Strategisches Joint Venture für die Solarmodul-Produktion

Der Hamburger Solarspezialist Conergy und LG Electronics (LG) haben eine Absichtserklärung zur Gründung eines Joint Ventures unterzeichnet, das Solarmodule herstellen soll.

Herzstück des neuen Unternehmens ist das Solarmodulwerk, das Conergy im brandenburgischen Frankfurt (Oder) gebaut hat und das zurzeit hochfährt. LG würde einen Anteil von 75 Prozent von dieser Solarmodulfertigungsstätte erwerben, und bei Conergy würden die restlichen Anteile verbleiben.

Außerdem ist geplant, dass LG seine Erfahrungen in der Forschung und Entwicklung, insbesondere im Bereich verschiedener Photovoltaik-Technologien, in das Gemeinschaftsunternehmen einbringt.

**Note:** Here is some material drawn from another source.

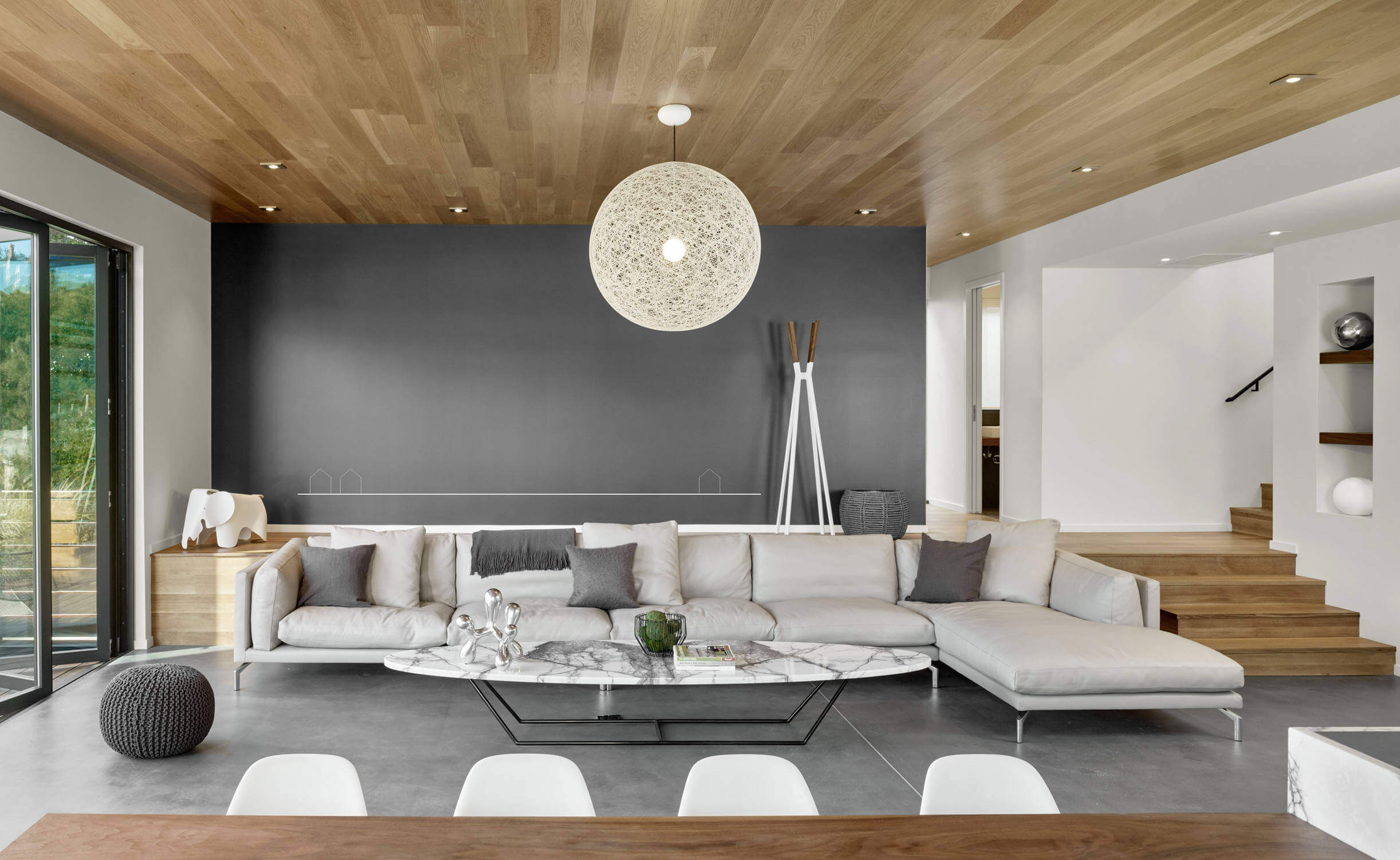 Oakland Residence by Knock Architecture and Design (5)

Zusätzlich soll das Joint Venture von LGs Expertise in der Massenfertigung profitieren, über die LG beispielsweise im Bereich Flachbildschirme verfügt. Im Gegenzug würde Conergy seinen Kunden-Zugang über den Vertrieb in über 20 Ländern auf fünf Kontinenten mitbringen.

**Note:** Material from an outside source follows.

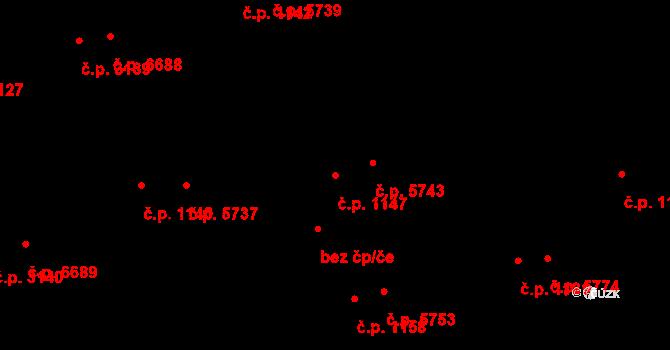 Zlín 1147 na parcele st. 1203/1 v KÚ Zlín, Katastrální mapa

Für Conergy wäre das Joint Venture ein weiterer Schritt auf dem Weg, sich auf das Downstream-Geschäft zu konzentrieren. Die strategische Zusammenarbeit würde überdies die Verfügbarkeit von Solarmodulen für Conergy sichern. »Dieses strategische Bündnis würde uns helfen, unsere Position als führender Anbieter im Photovoltaikmarkt zu stärken«, so Dieter Ammer, CEO von Conergy.

Im November 2006 hatte Conergy mit dem Bau des hochmodernen Werks in Frankfurt (Oder) begonnen. Derzeit sind dort mehr als 400 Mitarbeiter beschäftigt. Conergy würde dem Werk Silizium zur Verfügung stellen und eine federführende Rolle beim zukünftigen Vertrieb der Module übernehmen.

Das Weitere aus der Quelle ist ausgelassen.